**Problem statement**
Using the listing below, print the line containing "Tiny House By", the line containing "Toyota Yaris Cross", and each line between them, exactly and nothing else. Pictures stay out of the print.

**Input data**
-- Opening Marker --
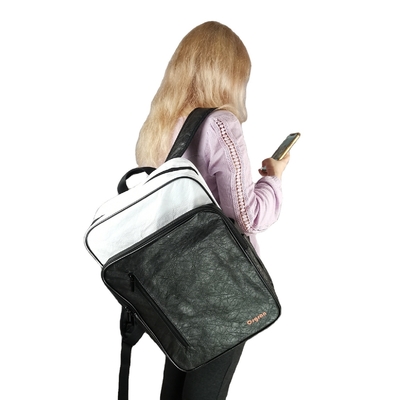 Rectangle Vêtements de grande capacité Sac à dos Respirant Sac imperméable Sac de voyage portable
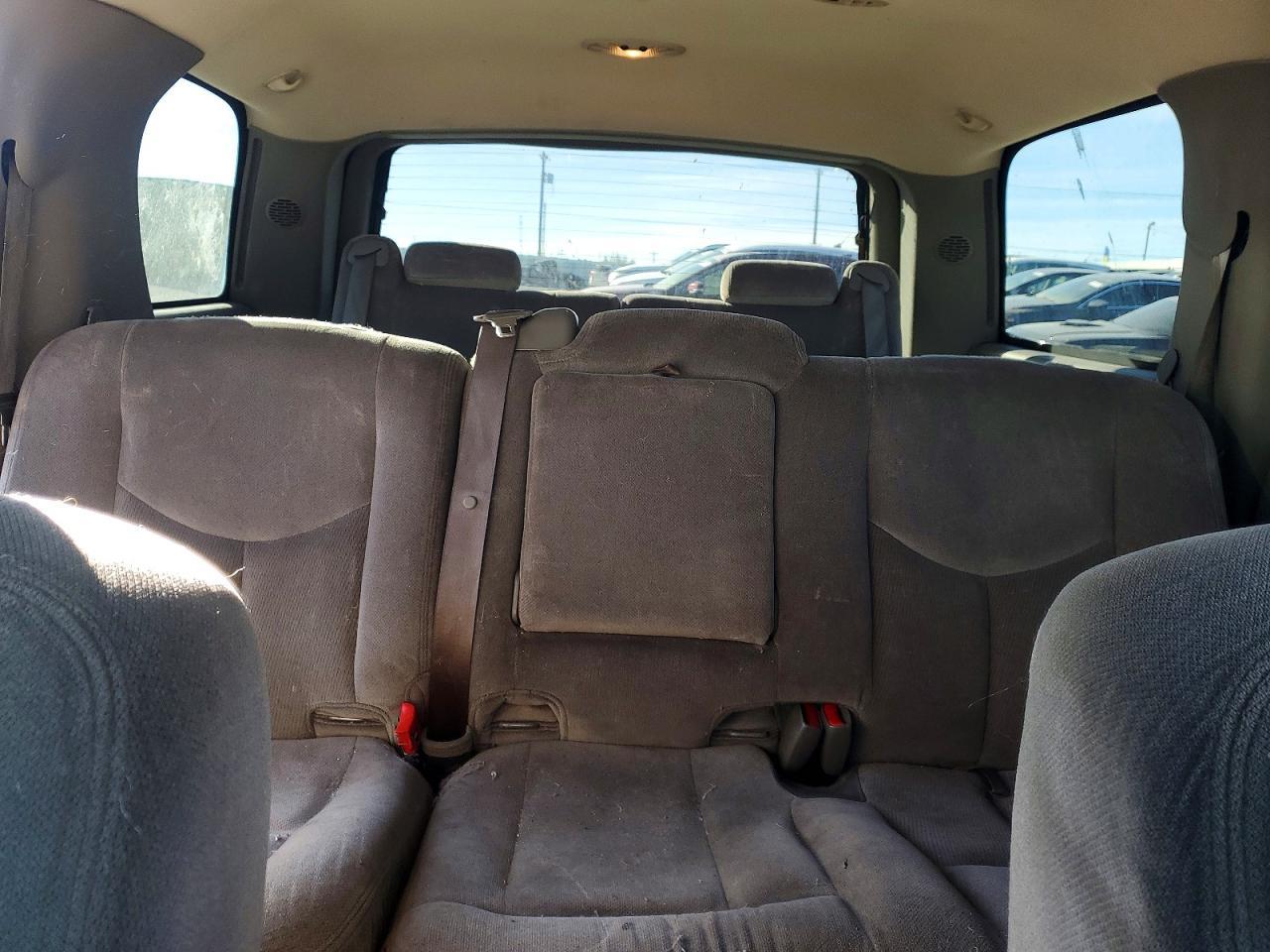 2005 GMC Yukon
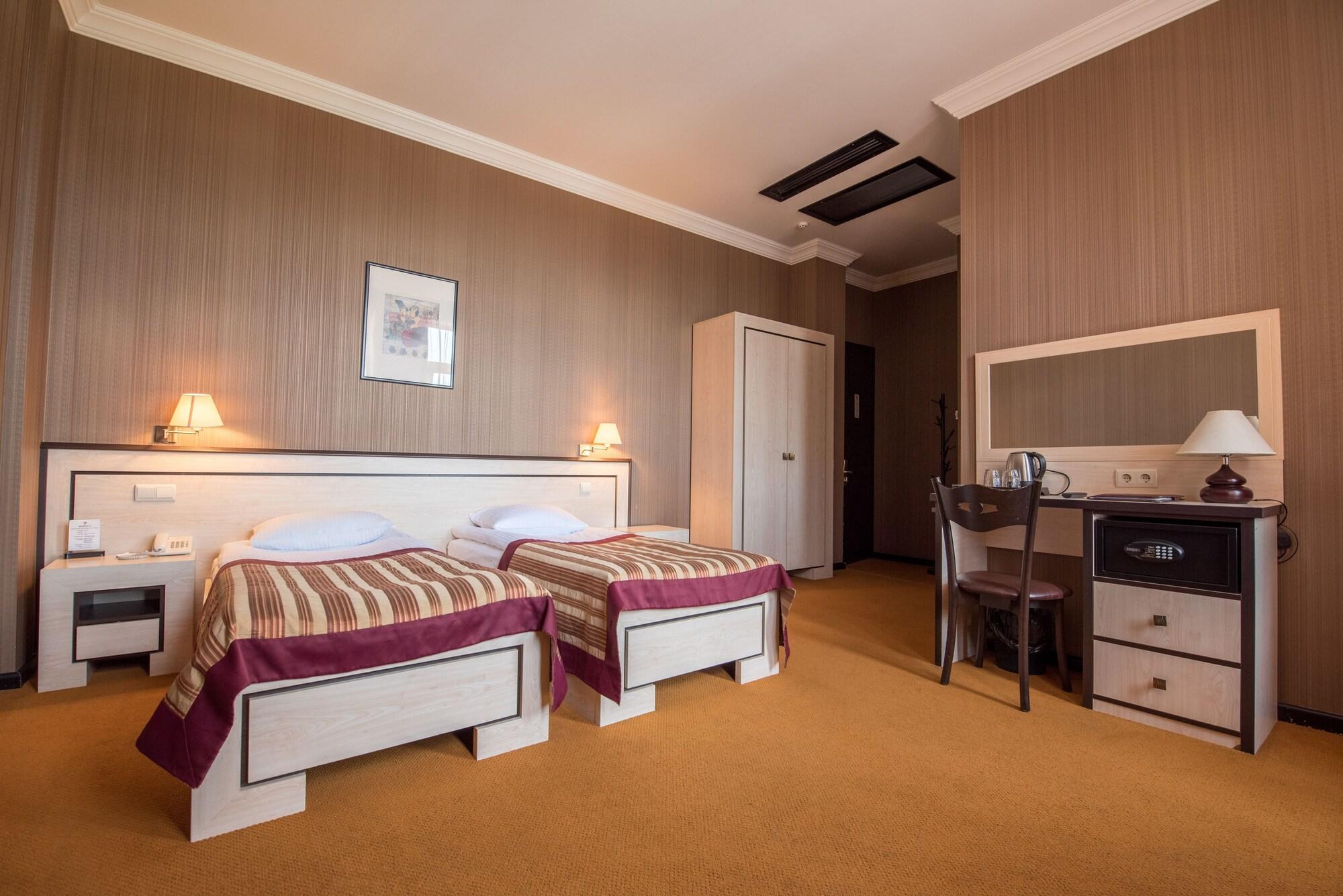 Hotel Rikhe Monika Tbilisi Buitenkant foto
-- Closing Marker --
-- Opening Marker --
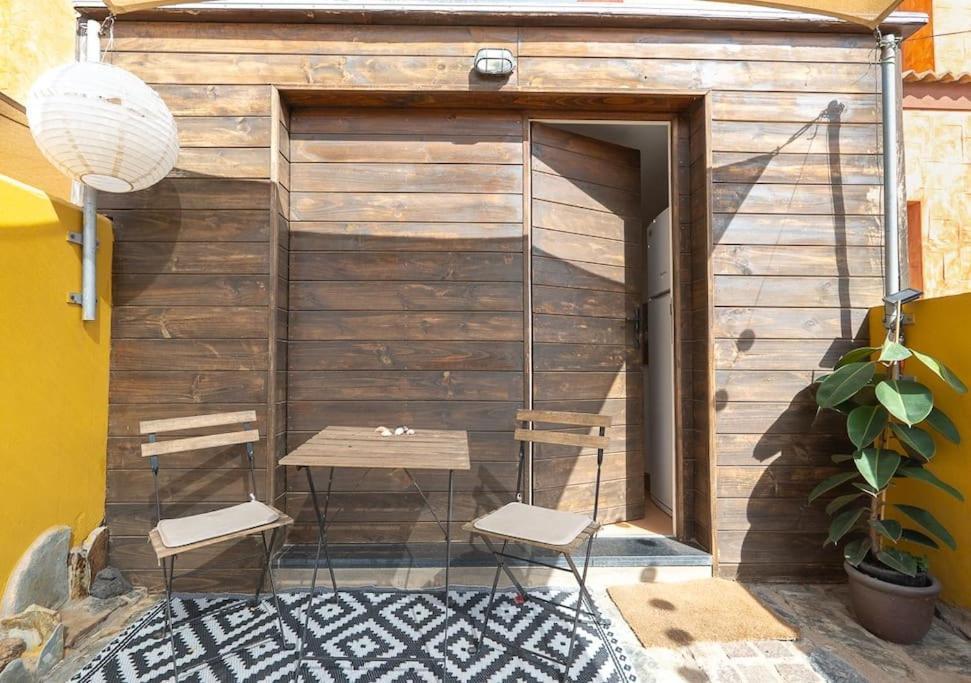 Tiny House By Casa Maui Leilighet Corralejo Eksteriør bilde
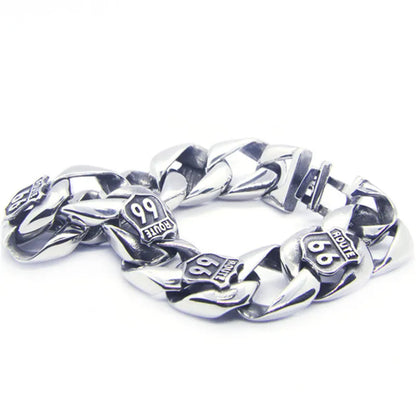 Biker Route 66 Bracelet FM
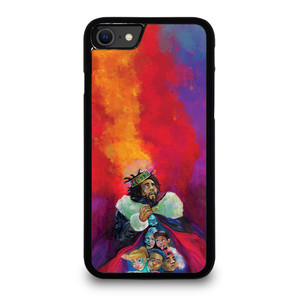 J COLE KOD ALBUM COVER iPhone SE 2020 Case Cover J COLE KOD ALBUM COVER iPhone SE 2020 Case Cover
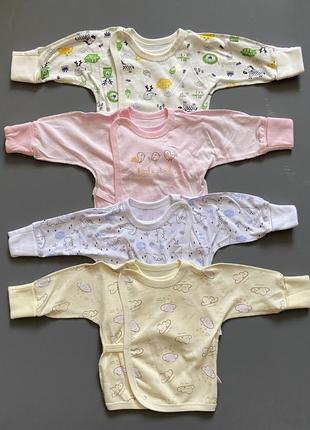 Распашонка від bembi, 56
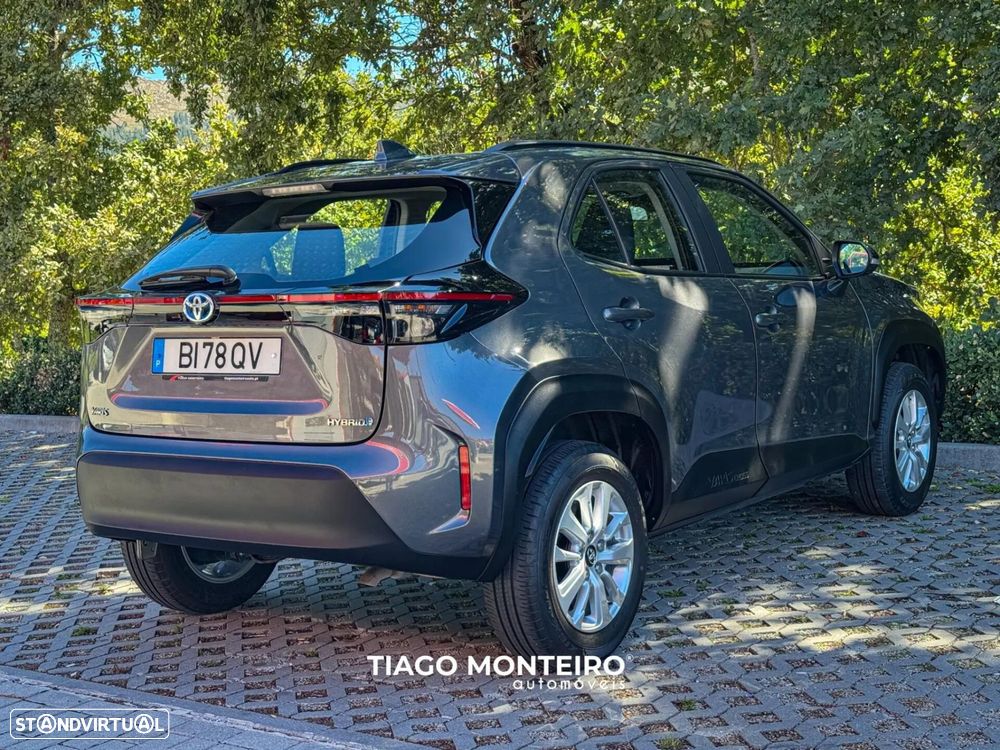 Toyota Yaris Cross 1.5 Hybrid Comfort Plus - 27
-- Closing Marker --
-- Opening Marker --
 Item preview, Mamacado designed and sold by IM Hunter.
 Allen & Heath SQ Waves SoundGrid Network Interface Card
-- Closing Marker --
**Solution to the problem**
 Tiny House By Casa Maui Leilighet Corralejo Eksteriør bilde
 Biker Route 66 Bracelet FM
 J COLE KOD ALBUM COVER iPhone SE 2020 Case Cover J COLE KOD ALBUM COVER iPhone SE 2020 Case Cover
 Распашонка від bembi, 56
 Toyota Yaris Cross 1.5 Hybrid Comfort Plus - 27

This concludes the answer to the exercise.